Carson uses the Founding Father’s legacy of our democracy’s most precious laws, oldest documents to be a common point made when addressing modern issues with dated policies. Some basic principles Although many of our country’s most prolific documents stand only to protect citizens, there have been instances where interpretations disregard those it suppose to represent.  It further continues the repeating theme of cause and effect.

Carson uses information from many different sources and colleagues in the scientific field. The use of primary sources gives credibility that hadn’t been seen in the environmentalism field before.
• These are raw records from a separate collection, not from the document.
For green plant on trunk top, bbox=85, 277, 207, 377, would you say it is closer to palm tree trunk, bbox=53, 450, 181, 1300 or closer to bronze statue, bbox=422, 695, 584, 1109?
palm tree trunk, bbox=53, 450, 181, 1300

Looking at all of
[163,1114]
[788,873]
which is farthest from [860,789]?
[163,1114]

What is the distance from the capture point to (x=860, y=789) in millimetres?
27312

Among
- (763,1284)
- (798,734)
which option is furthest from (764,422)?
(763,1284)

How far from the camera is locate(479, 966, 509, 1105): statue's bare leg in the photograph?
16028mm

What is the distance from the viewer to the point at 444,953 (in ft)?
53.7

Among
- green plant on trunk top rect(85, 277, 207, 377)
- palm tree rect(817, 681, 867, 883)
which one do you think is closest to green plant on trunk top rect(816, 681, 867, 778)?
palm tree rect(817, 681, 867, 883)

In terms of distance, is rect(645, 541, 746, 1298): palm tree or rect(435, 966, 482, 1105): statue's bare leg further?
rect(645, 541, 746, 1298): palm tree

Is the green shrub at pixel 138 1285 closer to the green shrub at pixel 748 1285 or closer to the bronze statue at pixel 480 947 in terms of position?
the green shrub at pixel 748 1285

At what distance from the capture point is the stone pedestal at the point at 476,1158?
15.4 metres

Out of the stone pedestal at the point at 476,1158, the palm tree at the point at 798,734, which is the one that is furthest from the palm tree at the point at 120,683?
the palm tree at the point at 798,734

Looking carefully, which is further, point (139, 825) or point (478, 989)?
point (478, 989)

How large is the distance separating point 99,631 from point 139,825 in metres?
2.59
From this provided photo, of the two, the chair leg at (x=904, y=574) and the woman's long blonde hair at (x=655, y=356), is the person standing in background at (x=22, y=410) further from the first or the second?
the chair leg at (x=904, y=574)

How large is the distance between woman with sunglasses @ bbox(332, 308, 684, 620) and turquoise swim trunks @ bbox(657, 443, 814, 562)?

The personal connections help show that there was an underground movement that had long been heating up, Rachel Carson helped bring it to full boil. So where is the support for this? No one person is completely spared of the exposure on our Earth, as we all share it.

Although some may face more difficulty than others, it is a collective problem that everyone alive has inherited. We all should share the same interest in finding out more about the consequences of our actions, and how we can take more responsible measures when using our Earth. The impact of this book still has relevance today, especially within this recent year. Imagine the publication of a text with similar themes and impact as Silent Spring, which condemns the actions of certain groups with dignity and respect, without the unrealistic bias that extreme writing can create. This sort of writing is what truly gives the reader a claim, argument, evidence and concludes with reason. Until we can see the collective problem at hand, progress will remain still as ever.

Carson discusses the idea of a citizen’s “right to know” about the toxic and often harmful chemicals they are exposed to. Since seeing this phrase in the text, I have seen several public notices in workplaces as well as classrooms regarding the safety of those in attendance. Although there is no direct nod to Silent Spring, there is an implication that this sort of service would have been established in the wake of Silent Spring or during the last few decades. These sort of changes are evident in all levels of the field, with warning labels on Tuna cans regarding mercury all the way to Hazmat fences around reclaimed garbage dumps of the 20th century. We are collectively making changes to the way we view environmentalism.

 

Carson, Rachel. Silent Spring. First Mariner Books. Houghton Mifflin Harcourt Publishing Company, 215 Park Avenue South, New York, New York 10003. (p. 1, 12, 13).